Treating Severe Myopia
When a type 2 lens reduces severe myopia, it demonstrates that a neurological relationship exists between the oblique muscles and the rectus muscles. By reinstating the correct neuromuscular message, it attempts to reset the proper curvature of the sclera. In the short term, ortho C can only “reduce” severe myopia instead of “correcting” it as in mild or moderate myopia. The intraocular and extraocular muscles are compromised in severe myopia. Thus it is necessary to also implement physiotherapy as part of the long term treatment by wearing the lenses more frequently. But the short term result, which is indicative of a neurological effect, can still be measured. If the eye is receptive to ortho C, a 2 or 3 line improvement can be seen on the Snellen chart after the first application when the patient wears the lenses for 2 minutes.
A type 2 lens can stimulating the ciliary muscle to maintain the relaxation acquired from a type 1 lens and thus maintain the improved shape of the crystalline lens.

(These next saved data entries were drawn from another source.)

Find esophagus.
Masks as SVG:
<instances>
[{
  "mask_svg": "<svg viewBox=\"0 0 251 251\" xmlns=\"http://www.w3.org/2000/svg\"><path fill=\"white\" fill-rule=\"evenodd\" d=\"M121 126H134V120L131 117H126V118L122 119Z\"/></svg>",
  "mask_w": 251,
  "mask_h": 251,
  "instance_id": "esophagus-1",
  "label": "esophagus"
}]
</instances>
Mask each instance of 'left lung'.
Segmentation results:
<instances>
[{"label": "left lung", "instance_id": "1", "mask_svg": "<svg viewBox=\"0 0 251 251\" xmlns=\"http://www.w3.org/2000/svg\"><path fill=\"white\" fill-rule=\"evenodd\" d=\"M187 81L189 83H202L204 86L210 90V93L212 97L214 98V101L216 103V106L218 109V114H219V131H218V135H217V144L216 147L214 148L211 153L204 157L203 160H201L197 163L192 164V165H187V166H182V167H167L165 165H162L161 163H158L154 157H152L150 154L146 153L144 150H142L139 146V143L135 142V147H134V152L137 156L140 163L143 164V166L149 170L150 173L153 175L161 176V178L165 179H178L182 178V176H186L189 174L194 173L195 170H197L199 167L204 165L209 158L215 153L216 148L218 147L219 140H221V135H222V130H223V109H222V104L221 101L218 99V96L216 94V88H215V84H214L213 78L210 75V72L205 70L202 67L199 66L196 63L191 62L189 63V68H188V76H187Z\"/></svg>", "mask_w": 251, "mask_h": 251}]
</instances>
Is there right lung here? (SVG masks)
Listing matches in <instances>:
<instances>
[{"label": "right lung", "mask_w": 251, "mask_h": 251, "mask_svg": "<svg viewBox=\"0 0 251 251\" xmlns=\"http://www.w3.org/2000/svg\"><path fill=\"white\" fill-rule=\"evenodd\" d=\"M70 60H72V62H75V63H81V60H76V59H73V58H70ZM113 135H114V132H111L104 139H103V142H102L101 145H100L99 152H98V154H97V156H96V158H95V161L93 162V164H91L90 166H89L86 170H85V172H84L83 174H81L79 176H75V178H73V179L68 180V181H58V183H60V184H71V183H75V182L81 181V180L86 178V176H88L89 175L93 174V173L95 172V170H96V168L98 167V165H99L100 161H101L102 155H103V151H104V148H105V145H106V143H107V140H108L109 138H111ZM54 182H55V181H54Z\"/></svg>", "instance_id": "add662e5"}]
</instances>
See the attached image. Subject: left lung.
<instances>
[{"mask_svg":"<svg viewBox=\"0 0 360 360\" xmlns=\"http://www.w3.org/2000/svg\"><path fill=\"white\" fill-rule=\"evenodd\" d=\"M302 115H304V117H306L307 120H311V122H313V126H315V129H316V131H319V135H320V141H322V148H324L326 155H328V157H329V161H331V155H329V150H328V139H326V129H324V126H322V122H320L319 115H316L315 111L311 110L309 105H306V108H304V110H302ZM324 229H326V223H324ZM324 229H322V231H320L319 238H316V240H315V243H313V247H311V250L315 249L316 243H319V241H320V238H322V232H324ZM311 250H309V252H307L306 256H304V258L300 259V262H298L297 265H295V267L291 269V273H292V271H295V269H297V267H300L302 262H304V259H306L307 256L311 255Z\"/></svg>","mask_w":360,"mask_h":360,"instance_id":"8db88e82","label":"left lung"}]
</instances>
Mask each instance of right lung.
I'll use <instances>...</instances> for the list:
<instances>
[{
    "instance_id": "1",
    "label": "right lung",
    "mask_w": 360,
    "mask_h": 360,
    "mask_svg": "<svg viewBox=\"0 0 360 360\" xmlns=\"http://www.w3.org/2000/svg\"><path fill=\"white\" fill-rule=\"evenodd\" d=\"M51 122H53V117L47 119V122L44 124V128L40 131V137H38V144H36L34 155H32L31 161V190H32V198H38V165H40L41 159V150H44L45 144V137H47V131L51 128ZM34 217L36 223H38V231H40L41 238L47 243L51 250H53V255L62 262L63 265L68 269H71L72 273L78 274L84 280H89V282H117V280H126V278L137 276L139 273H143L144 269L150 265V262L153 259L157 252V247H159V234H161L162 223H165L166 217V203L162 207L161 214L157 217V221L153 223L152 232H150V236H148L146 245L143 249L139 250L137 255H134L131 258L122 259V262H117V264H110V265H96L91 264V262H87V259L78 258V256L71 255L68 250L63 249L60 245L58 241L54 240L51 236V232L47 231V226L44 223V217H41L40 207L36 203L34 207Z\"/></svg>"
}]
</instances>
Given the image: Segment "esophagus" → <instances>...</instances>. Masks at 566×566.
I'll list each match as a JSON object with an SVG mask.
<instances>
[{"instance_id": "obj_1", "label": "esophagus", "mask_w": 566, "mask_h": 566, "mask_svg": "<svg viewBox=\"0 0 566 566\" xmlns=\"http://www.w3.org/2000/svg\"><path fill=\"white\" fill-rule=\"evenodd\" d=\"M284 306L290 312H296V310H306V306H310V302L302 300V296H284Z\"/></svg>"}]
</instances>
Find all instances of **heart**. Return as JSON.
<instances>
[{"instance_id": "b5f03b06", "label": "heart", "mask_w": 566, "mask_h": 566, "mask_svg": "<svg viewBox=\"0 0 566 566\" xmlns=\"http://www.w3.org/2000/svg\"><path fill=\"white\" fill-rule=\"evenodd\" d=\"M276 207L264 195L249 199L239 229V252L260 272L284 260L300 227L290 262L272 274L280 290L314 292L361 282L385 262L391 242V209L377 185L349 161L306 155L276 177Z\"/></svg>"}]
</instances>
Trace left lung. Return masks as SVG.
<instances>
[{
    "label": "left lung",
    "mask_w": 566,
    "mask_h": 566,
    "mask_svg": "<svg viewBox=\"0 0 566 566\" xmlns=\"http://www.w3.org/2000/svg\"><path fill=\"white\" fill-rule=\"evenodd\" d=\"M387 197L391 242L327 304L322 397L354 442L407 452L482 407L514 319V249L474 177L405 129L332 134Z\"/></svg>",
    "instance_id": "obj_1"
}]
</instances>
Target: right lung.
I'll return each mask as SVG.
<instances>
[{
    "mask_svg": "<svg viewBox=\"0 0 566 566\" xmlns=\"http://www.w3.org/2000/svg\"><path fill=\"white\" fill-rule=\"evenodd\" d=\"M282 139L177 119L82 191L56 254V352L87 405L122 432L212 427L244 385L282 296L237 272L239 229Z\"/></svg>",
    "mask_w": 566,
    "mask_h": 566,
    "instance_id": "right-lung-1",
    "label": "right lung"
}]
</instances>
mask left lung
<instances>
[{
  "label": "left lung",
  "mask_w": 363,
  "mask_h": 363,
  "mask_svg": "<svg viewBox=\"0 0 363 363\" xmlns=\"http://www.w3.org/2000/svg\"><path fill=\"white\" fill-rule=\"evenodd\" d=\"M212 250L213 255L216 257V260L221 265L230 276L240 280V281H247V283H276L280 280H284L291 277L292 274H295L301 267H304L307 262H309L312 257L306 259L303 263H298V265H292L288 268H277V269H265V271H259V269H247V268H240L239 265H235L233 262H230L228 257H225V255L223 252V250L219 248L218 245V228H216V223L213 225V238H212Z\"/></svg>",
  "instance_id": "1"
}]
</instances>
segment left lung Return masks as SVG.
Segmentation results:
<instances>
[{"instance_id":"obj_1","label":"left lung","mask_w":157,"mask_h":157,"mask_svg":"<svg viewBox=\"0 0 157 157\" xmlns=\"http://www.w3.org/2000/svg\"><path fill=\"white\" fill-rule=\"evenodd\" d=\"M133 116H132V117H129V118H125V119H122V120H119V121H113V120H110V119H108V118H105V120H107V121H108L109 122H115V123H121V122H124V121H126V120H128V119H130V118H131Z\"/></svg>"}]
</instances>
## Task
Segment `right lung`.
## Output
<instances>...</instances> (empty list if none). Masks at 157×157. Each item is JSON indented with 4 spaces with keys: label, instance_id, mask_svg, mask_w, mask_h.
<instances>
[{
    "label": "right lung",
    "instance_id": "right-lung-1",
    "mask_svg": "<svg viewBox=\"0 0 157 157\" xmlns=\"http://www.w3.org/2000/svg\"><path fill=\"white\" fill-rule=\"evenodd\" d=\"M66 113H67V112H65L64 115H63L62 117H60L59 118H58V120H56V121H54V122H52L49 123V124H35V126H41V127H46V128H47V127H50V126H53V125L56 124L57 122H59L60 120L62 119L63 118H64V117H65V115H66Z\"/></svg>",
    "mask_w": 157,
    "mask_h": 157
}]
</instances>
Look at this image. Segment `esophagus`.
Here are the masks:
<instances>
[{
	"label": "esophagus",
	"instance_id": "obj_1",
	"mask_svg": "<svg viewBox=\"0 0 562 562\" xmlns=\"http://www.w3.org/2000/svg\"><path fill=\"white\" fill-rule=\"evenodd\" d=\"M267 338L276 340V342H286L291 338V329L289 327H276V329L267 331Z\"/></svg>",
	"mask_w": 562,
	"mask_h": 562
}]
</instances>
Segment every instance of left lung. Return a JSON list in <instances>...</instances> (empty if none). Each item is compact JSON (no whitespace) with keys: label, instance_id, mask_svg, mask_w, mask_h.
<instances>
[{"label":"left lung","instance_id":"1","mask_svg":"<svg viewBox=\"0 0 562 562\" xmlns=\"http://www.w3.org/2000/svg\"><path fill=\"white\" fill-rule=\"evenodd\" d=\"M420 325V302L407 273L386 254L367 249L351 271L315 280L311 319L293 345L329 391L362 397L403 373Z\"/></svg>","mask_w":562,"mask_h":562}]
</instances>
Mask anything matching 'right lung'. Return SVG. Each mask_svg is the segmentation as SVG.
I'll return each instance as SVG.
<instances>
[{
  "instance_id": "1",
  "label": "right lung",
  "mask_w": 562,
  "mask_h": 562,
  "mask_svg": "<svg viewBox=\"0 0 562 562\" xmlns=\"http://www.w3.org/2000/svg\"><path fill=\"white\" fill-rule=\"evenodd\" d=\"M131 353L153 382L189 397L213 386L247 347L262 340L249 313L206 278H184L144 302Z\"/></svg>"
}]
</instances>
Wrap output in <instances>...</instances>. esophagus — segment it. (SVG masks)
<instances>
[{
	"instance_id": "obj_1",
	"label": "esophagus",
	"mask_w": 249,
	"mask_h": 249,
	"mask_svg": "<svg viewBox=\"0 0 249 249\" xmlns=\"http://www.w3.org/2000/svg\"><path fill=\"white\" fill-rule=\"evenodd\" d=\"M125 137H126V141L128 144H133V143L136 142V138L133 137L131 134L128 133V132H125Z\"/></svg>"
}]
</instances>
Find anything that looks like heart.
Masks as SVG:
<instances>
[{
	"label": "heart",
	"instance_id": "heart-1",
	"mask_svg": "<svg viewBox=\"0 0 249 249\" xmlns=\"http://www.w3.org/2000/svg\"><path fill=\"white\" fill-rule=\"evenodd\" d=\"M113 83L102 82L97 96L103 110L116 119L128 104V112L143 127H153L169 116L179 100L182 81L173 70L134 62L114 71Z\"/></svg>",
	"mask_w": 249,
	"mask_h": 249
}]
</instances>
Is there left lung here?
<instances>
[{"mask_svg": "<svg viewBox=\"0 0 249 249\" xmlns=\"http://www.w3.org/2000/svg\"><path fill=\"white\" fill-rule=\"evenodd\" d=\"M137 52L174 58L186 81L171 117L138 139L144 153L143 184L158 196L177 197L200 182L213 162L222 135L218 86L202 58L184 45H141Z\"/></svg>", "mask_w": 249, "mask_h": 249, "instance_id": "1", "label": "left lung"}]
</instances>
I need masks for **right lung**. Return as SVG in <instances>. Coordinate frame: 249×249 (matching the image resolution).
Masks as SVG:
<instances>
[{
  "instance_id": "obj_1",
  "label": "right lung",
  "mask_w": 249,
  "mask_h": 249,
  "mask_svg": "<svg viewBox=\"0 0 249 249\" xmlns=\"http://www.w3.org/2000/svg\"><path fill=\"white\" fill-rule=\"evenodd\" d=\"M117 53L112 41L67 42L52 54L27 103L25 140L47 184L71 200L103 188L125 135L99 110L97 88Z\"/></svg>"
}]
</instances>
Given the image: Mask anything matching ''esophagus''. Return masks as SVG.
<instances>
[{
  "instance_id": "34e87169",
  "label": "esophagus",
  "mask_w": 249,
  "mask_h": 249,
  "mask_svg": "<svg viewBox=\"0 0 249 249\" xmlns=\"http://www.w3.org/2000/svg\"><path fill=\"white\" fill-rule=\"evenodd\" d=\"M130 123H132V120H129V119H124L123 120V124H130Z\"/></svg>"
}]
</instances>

A type 2 lens can also “loosen” the oblique muscles to the extent of allow the rectus muscles to tighten in order to reduce the elongated shape of the sclera. It is the reverse of how those muscles were affected when the oblique muscles became tense. There is no connection between the oblique muscles and the rectus muscles, but the oblique muscles can still stimulate the rectus muscles to tighten up.
When a type 2 lens increases the tension of the rectus muscles by relaxing the oblique muscles, it suggests that the transmission of the correct neuromotor message was initiated by the spasm of the oblique muscles. The reception of a new neurosensory message (that the oblique muscles are relaxed instead of being tense for distant focusing) stimulates the delivery of the proper neuromotor message for distant focusing.
In some cases, it is possible to treat different types of refractive errors with an ortho C lens of a similar design. A type 1 lens, for example, is designed only to relax the oblique muscles just enough to stimulate the ciliary muscle to relax. The intention is to alter the curvature of the crystalline lens without causing the sclera to “shift”. The design of this lens can be applied to correct mild myopia or the different types of simple astigmatism. If the lens was intended to treat simple lenticular astigmatism, for example, the visual cortex can distinguish that specific problem from other possible problems that may arise if only the ciliary muscle (and thus the crystalline lens) was affected by the spasm of the oblique muscles. The visual cortex did not base that identification on the design of the lens.
The visual cortex can still deliver the proper neurological message for that specific problem despite the different ways the crystalline lens may be altered given the range of possible problems. To correct mild myopia, the ortho C contact lens only needs to “stretch” the oblique muscles sufficiently to allow the crystalline lens to uniformly “flatten” out for distant focusing [1]. To correct corneal astigmatism, the ortho C contact lens only needs to “stretch” the oblique muscles sufficiently to allow the crystalline lens to compensate for the distortion of the cornea along a specific meridian [9]. To correct lenticular astigmatism, the ortho C contact lens only needs to “stretch” the oblique muscles sufficiently to allow the crystalline lens to “flatten” along a specific meridian for distant focusing [10].